▶ **YOUR OBJECTIVE**
Search the material for lines containing the word "name", and copy each one.

■ ■ ■ ■ ■ ■ ■

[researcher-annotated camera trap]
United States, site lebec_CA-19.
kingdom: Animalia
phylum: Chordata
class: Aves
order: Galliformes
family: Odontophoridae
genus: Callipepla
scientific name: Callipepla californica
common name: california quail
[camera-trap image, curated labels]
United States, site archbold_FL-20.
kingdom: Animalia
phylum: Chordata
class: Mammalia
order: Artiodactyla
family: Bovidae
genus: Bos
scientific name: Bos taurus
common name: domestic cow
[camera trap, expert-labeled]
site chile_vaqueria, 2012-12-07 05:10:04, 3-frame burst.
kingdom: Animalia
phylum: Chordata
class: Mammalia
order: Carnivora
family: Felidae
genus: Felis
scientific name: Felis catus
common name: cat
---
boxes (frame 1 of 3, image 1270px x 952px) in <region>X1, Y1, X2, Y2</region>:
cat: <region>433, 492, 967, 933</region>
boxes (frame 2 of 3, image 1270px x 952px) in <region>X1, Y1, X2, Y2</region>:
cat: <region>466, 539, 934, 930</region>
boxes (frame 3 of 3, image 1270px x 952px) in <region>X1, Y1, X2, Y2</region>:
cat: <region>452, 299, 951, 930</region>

■ ■ ■ ■ ■ ■ ■

▶ **OUTPUT FOR THIS EXERCISE**
scientific name: Callipepla californica
common name: california quail
scientific name: Bos taurus
common name: domestic cow
scientific name: Felis catus
common name: cat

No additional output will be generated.